* PROMPT: Find the lines in the records below that contain "Tanzania", and report each of them.

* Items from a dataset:
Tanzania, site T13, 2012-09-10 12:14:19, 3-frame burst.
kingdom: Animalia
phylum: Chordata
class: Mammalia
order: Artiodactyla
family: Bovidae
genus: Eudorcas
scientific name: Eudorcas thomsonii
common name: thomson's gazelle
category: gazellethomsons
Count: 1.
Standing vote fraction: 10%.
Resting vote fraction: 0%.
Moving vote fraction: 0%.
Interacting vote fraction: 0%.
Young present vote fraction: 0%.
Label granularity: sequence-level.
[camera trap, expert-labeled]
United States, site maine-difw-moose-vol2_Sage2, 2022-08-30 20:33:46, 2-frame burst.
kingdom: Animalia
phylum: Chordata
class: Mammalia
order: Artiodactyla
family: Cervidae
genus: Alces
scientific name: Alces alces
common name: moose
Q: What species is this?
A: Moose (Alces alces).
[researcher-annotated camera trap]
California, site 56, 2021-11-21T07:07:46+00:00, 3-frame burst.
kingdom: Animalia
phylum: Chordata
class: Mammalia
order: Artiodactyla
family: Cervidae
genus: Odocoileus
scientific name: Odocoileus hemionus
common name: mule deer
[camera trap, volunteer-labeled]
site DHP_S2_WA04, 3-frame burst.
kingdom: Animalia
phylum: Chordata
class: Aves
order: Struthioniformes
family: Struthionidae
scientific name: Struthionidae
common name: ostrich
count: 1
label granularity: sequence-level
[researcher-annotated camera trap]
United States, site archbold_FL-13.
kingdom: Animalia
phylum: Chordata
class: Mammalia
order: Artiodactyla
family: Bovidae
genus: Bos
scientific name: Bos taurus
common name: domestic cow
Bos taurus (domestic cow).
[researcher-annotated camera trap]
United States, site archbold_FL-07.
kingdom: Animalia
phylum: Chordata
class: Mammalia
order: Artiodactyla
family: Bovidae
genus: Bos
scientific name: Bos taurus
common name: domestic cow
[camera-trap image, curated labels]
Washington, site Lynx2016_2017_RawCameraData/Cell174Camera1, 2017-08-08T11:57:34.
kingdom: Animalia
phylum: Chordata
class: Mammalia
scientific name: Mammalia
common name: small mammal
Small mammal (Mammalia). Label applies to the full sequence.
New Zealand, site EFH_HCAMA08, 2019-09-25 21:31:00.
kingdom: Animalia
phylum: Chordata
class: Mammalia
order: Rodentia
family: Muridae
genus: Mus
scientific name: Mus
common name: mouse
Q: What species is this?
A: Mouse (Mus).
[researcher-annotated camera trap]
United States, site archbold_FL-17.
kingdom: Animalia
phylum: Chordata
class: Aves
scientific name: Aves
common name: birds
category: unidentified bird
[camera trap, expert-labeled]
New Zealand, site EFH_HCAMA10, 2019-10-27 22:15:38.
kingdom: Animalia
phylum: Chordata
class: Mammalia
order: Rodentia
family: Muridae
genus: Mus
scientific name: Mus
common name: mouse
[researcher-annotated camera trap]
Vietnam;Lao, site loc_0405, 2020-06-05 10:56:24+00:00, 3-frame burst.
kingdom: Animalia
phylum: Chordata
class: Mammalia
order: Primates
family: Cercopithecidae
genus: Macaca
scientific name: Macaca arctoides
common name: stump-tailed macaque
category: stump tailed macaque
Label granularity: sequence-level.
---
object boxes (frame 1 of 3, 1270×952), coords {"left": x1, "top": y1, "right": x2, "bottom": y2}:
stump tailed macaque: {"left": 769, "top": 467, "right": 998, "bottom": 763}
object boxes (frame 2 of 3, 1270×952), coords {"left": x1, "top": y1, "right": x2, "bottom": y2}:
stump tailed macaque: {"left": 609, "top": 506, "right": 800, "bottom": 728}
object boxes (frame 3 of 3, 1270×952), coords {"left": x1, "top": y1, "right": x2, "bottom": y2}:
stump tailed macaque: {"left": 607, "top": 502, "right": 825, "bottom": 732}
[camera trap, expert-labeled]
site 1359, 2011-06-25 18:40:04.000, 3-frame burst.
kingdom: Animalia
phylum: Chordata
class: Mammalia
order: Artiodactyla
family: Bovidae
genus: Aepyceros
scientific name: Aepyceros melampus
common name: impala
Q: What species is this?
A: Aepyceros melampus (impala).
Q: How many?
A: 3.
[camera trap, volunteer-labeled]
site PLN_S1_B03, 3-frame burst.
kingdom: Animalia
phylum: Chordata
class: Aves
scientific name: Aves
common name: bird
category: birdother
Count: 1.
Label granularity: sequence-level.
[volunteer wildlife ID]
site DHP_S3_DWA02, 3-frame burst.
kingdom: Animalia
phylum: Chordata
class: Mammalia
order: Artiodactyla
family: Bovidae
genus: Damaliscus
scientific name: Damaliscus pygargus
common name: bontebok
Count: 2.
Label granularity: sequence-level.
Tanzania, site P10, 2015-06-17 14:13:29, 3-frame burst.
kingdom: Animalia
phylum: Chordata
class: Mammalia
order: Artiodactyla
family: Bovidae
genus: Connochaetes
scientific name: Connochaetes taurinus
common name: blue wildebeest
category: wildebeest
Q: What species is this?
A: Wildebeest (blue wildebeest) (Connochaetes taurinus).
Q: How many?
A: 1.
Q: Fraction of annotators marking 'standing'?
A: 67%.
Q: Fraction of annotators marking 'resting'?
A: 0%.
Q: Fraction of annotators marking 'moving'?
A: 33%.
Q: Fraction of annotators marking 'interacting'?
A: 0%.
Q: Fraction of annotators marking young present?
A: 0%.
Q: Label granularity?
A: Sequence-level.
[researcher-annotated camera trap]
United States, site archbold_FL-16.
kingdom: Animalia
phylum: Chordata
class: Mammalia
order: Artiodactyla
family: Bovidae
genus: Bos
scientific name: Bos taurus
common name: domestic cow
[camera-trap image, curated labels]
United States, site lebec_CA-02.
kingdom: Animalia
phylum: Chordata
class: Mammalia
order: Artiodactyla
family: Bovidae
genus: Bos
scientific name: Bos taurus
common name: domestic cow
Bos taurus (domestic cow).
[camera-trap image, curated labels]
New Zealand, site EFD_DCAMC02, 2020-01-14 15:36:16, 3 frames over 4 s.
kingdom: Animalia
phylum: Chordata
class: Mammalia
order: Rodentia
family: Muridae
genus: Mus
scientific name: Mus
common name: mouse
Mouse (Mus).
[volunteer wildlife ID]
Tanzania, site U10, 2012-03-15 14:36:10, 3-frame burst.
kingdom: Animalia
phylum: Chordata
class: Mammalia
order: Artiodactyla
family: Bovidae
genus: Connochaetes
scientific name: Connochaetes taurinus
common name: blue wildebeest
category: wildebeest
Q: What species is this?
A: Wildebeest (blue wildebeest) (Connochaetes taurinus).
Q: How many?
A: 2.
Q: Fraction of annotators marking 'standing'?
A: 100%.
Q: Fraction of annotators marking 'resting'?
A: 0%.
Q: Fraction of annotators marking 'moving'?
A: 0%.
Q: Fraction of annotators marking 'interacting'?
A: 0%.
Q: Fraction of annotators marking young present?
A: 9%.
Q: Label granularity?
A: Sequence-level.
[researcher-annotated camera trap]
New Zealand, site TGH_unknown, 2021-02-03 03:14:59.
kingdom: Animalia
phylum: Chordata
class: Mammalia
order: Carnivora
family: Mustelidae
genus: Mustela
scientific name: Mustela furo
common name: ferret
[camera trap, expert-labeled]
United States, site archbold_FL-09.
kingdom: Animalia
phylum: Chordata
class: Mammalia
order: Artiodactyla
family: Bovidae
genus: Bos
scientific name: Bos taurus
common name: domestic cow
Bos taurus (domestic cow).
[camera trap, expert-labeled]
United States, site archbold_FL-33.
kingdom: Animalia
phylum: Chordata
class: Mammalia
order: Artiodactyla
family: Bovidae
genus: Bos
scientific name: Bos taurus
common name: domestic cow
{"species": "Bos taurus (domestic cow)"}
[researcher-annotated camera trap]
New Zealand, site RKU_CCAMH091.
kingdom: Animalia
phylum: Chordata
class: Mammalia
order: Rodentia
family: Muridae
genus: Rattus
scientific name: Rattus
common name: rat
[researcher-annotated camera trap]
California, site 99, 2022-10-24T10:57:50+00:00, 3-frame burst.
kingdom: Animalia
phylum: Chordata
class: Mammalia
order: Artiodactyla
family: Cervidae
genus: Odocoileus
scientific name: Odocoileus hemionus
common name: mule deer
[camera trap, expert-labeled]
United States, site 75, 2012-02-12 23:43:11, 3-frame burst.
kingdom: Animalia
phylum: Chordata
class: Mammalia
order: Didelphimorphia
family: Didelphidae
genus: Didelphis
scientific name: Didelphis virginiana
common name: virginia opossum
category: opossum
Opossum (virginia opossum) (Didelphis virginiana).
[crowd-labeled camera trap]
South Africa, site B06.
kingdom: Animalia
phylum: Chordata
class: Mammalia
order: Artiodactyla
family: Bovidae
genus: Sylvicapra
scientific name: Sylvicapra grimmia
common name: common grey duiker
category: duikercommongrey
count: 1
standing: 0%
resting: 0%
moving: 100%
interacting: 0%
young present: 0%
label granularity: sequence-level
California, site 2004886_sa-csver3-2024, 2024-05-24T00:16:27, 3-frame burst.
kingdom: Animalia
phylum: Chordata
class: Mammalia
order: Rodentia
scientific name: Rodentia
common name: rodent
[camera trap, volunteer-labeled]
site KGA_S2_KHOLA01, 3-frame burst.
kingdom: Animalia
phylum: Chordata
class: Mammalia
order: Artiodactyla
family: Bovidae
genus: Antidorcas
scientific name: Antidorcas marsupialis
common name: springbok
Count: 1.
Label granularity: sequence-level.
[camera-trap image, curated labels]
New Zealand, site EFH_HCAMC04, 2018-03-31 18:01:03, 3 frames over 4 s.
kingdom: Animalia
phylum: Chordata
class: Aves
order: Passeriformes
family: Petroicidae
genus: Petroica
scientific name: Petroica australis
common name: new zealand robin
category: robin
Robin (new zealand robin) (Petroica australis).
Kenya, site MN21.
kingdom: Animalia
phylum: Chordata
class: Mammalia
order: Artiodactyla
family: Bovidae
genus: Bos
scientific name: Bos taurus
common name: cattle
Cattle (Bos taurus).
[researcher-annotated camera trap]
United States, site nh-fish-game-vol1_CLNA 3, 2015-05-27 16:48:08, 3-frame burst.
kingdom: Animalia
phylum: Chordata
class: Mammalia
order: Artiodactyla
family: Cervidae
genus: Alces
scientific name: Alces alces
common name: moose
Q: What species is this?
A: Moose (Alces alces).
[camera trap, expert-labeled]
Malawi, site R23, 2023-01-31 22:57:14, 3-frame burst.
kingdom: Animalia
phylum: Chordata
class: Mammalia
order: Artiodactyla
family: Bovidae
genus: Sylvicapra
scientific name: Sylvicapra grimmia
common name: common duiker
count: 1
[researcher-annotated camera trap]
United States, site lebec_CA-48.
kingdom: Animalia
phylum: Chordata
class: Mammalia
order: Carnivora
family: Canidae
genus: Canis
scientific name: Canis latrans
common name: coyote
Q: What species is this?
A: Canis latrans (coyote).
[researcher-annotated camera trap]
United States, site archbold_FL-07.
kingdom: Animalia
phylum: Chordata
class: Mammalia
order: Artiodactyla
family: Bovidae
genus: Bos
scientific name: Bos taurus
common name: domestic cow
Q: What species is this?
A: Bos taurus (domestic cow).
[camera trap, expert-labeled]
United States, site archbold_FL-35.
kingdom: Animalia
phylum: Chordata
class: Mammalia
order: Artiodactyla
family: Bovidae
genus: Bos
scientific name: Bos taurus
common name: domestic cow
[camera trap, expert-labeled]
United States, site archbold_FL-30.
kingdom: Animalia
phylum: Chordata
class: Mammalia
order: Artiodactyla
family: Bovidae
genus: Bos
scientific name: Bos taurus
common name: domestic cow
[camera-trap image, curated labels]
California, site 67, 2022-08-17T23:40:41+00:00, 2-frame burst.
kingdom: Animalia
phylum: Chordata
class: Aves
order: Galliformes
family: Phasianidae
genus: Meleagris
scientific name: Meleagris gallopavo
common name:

* OUTPUT BELOW:
Tanzania, site T13, 2012-09-10 12:14:19, 3-frame burst.
Tanzania, site P10, 2015-06-17 14:13:29, 3-frame burst.
Tanzania, site U10, 2012-03-15 14:36:10, 3-frame burst.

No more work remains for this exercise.